По деревенской пыльной улице клохтали, летали куры; подымала, словно взрывала, пыль столбом мужичья телега. Поручик жил с двенадцатью жандармами больше месяца, и делать было решительно нечего, как только выпить да закусить. Грузновато звякая шпорами, после обеда ходил Распопов по хате, повеселев, напевая в жёлтые от курева концы усов:
Солдат стелит епанчу.Услыхав за стеной, в сенях, голос денщика, поручик остановился, прислушиваясь. Слышно было – денщик читает окружившим его солдатам по складам: «…милорд, лёжа в постели, находился о красоте королевской в различных размышлениях, но вдруг, увидя отворившуюся дверь и идущую к себе даму, очень удивился; а как она подошла к его кровати и мог он её узнать, то говорил он ей: ах! ваше высочество ли это, зачем вы в такое необыкновенное время придти сюда изволили?! К тебе, любезный милорд, отвечала она ему, и в самое лучшее время для доказательства непреодолимой моей любви. О боже, сказал милорд, какое это похабство! – Солдаты заржали в десять голосов.
– Васька! – гаркнул Распопов со смехом.
Влетел вертлявый денщик.
– Чего там читаешь? – ухмыляясь, пробормотал Распопов и сел на скамью, подав толстую ногу в лакированном ботфорте. Денщик повернулся задом, левой ногой Распопов упёрся в квадратную задницу ухватившегося за правый ботфорт денщика и что есть мочи толкнул отлетевшего Ваську вместе с слетевшим сапогом. Так же отлетел Васька с левым и выбежал в сени.

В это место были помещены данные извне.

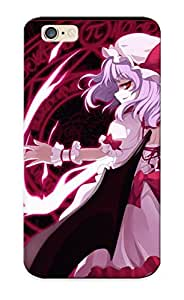 AxspxjW1520NFyLT Catenaryoi Remilia Scarlet Durable Iphone 6 Tpu Flexible Soft Case With Design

Покряхтывая, сняв мундир, Распопов лёг на лавку под образами, в голубых рейтузах и снеговой белизны рубахе. Прикрылся дорожным пледом. Долетал голос читавшего денщика: «а меня оставь в покое – и, оборотясь на другую сторону, милорд окутался в одеяло…» Распопов засыпал, видел во сне себя мальчиком, играющим с братом на лугу в лапту, и до тех пор смотрел сон, пока экстренный ординарец князя Паскевича не поднял. Встрёпанному поручику привезли длиннейшее предписание фельдмаршала. Протирая глаза, ероша волосы, Распопов с трудом соображал, в чём тут дело: «…многочисленные соучастники сего преступника за границей и даже в России намерены освободить его, а в случае неудачи отравить, ибо опасаются, чтобы он при допросе не открыл, если будет передан русскому правительству, преступные замыслы как своих соотечественников, так и заграничных злоумышленников, а потому предписываю немедленно по принятии важного государственного преступника: 1) наложить на него ручные и ножные железа, 2) усилить охрану с 12 до 20 человек нижних чинов, выбранных вами, 3) везти преступника, никому не открывая его имени, без остановок, пересаживая на заранее высланные на все почтовые станции подставы, 4) запрещаю произносить хотя бы слово кому из везущих его военных чинов, а также встречным штатским, 5) везти безостановочно прямым трактом Варшава – Петербург…»
Распопов оторвался, толстым пальцем почесал переносицу, внутренне пустил солёное, многоэтажное ругательство, относившееся к тем, кто назначил его в эту командировку.
7
В этот день вместо котелка супа Бакунину дали большой кусок мяса и кружку настоящего кофе. Было двенадцать часов дня, но крепостной зал был тёмен и потому освещён канделябрами и люстрами. У Бакунина зарябило в глазах, он еле устоял. За сине-суконным столом увидал генерала Бема, захватившего подрагивающей рукой плотный седой подусник; посреди множества незнакомых крепостных офицеров в парадной форме увидал и невыразительного майора Франца.